[TEXT SECTION]

The Ramones announced via Twitter Friday that founding drummer Tommy (Erdelyi) Ramone had died. He was 62 years old.
Tommy died at his home in Ridgewood, Queens, in New York City. He had been in hospice care after receiving treatment for bile duct cancer.
Tommy — whose real name was Thomas Erdelyi — was born in Budapest, Hungary, on Jan. 29, 1952.
The son of Holocaust survivors, Tommy moved to New York in 1957. He grew up in Forest Hills, Queens, and began playing music with John Cummings — the future Johnny Ramone — in the mid 1960s.
In 1974, Tommy was one of the founding members of The Ramones.
Tommy was one of the four founding members of the band and originally worked as the manager before moving to the drums. At the time he played the guitar and was a recording engineer, but moved to the drums because the band "sounded very disjointed," according to a 2003 interview.
The band took it's name from Paul McCartney, who had briefly called himself Paul Ramon, and went on to become one of the most significant members of the 1970s New York punk scene.
Tommy ultimately played on the band's first three studio albums: Ramones (1976), Leave Home (1977), and Rocket to Russia (1977).

[/TEXT SECTION]

◆ **WORK REQUEST 1**
Write out the part of the Tommy Ramone obituary that begins at the words "Tommy — whose" and stops after "the mid 1960s.".
◆ **WORK REQUEST 2**
Continue the Tommy Ramone obituary from its final sentence.
The lines after this are material separate from the Tommy Ramone obituary.

[GIVEN INFORMATION]

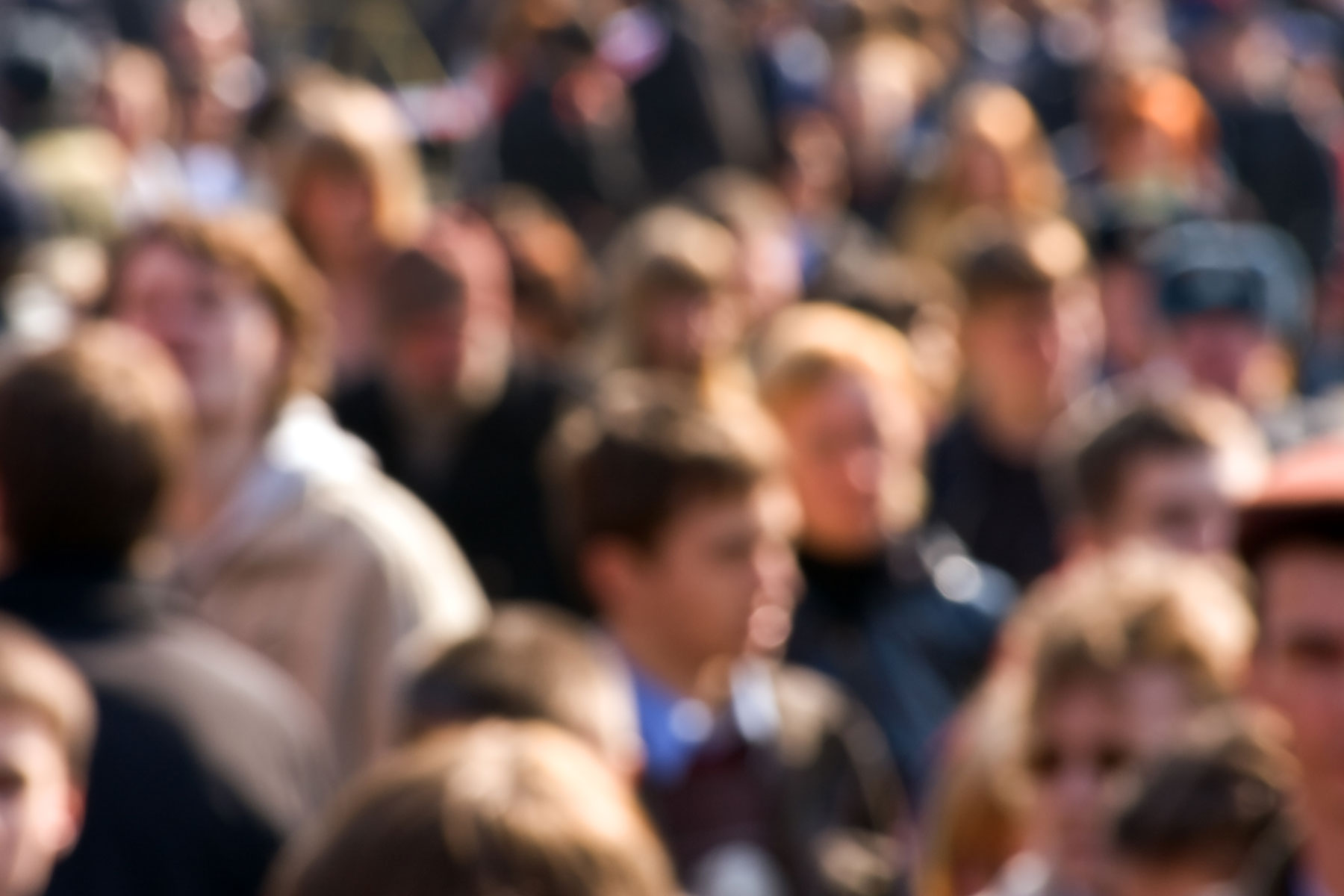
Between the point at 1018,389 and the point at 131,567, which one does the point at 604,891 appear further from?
the point at 1018,389

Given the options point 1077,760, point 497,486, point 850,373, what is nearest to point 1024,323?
point 850,373

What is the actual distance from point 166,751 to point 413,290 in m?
2.42

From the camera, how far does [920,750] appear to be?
4918 mm

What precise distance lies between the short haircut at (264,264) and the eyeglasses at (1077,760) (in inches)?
63.8

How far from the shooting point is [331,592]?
14.0 feet

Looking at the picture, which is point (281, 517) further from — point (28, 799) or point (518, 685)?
point (28, 799)

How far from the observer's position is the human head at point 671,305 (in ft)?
20.3

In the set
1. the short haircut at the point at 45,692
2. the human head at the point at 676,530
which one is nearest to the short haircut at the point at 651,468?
the human head at the point at 676,530

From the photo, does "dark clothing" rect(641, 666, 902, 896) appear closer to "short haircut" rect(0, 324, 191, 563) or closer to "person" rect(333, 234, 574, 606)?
"short haircut" rect(0, 324, 191, 563)

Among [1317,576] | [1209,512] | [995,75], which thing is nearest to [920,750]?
[1209,512]

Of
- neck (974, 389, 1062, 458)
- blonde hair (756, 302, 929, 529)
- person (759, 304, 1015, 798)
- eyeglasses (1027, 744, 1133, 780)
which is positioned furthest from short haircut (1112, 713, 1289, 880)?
neck (974, 389, 1062, 458)

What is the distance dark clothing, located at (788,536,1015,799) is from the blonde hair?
0.67ft

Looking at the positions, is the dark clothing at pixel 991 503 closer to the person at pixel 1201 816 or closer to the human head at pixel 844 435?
the human head at pixel 844 435

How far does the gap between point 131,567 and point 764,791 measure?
1079 millimetres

[/GIVEN INFORMATION]

◆ **YOUR RESPONSE 1**
Tommy — whose real name was Thomas Erdelyi — was born in Budapest, Hungary, on Jan. 29, 1952.
The son of Holocaust survivors, Tommy moved to New York in 1957. He grew up in Forest Hills, Queens, and began playing music with John Cummings — the future Johnny Ramone — in the mid 1960s.

◆ **YOUR RESPONSE 2**
Tommy left the band in 1978 and was replaced by Marc Bell, aka Marky Ramone.
Though he stopped drumming for the band, Tommy stayed on to produce. In a 2005 interview, Tommy told Pitchfork the transition actually was "great" and he worked well with his replacement. "I wanted to bring in a drummer so that I wouldn't have to deal with the road," he said. "It was hard on the road for me, because those guys were ganging up on me and everything."
Tommy had been the last surviving original member of the band.
Joey died in 2001, Dee Dee in 2002, and Johnny in 2005. The surviving members of the band were inducted into the Rock and Roll Hall of Fame in 2002.
In his later years, Tommy was a member of a bluegrass duo called Uncle Monk.